CARE Ethiopia was implementing emergency WASH projects in East and West Hararghe zones of Oromiya region. Project activities were varied and included providing technical support for the construction of latrine and water points, and support and back up for project officers to timely assess construction progress, quality and material sources. Travis and Peter also offered field staff assistance in developing hand over documents for rehabilitated water points and constructed school latrines, as well as delivering technical support to water sectors and project officers to implement training on rehabilitation water schemes.

Outcomes achieved:
  • Increasing of staff capacity, in-terms of their technical knowledge and management skills;
  • Progressing of school latrine construction as per the standard;
  • Rehabilitation of water points; and the
  • Utilisation of Community Led Total Sanitation (CLTS) and Children Hygiene and Sanitation Training (CHAST) approaches in selected villages and schools.

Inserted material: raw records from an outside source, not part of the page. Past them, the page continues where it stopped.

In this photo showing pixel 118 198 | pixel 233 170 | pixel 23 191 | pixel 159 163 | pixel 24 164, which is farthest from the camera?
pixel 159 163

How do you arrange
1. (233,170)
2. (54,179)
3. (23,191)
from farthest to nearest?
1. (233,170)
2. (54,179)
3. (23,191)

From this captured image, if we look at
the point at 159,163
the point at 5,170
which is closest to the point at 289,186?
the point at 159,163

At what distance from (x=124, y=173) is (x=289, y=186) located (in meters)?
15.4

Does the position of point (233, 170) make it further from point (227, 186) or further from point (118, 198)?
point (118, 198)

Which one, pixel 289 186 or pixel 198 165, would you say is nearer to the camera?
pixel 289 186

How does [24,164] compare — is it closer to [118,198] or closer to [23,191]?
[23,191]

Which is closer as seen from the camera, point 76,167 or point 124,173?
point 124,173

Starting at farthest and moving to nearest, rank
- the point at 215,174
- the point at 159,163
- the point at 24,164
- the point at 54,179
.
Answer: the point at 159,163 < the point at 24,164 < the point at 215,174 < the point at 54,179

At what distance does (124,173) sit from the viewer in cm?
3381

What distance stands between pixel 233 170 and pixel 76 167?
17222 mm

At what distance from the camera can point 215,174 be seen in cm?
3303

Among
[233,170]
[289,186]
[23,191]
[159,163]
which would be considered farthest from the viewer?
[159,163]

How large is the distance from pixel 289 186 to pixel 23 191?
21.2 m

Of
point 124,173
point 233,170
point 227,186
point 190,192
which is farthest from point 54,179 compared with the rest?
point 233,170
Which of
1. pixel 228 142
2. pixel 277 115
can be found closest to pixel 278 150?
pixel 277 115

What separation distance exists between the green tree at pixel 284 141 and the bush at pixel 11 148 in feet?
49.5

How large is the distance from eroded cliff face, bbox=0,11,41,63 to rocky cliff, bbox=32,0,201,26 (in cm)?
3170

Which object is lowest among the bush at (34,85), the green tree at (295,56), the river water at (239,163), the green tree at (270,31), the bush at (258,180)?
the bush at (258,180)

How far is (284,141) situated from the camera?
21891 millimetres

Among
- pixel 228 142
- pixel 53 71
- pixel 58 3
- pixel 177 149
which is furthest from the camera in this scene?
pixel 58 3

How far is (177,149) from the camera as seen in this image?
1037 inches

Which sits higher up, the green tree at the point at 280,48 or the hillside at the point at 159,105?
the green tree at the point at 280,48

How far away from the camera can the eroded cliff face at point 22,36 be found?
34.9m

If you are interested in hearing more about the work of Travis and Peter in Ethiopia, check out their Final Reports:

Northern Cameroon Flooding

Nigel Stuart (Roster for Emergency Deployment)
The Northern Cameroon floods originated during August 2012. As part of CARE’s emergency response, Nigel was engaged as WASH Specialist for the period of 5th to 18 October 2012, and was responsible for the assessment, design and implementation of the WASH component of CARE’s emergency response strategy. When Nigel was deployed, the emergency was in the transitional phase and there was a strong possibly of a cholera outbreak.

After the flooding, low levels of public health awareness especially in the rural population and urban fringe meant the next public health emergency was only a matter of time. Good hygiene practices played a major role in stopping the transmission of waterborne disease. CARE started their WASH efforts during the emergency with distribution of Emergency Water Kits that contained materials and equipment for water sterilization and hygiene promotion (purification chemicals (Sur-Eau) together with the needed buckets, jerry cans).CARE also included soap in the Emergency Water Kits and this was hoped to improve the overall chances of interrupting the transmission of water borne disease in recipient families. General emergency kits included rice and oil in addition to water purification supplies.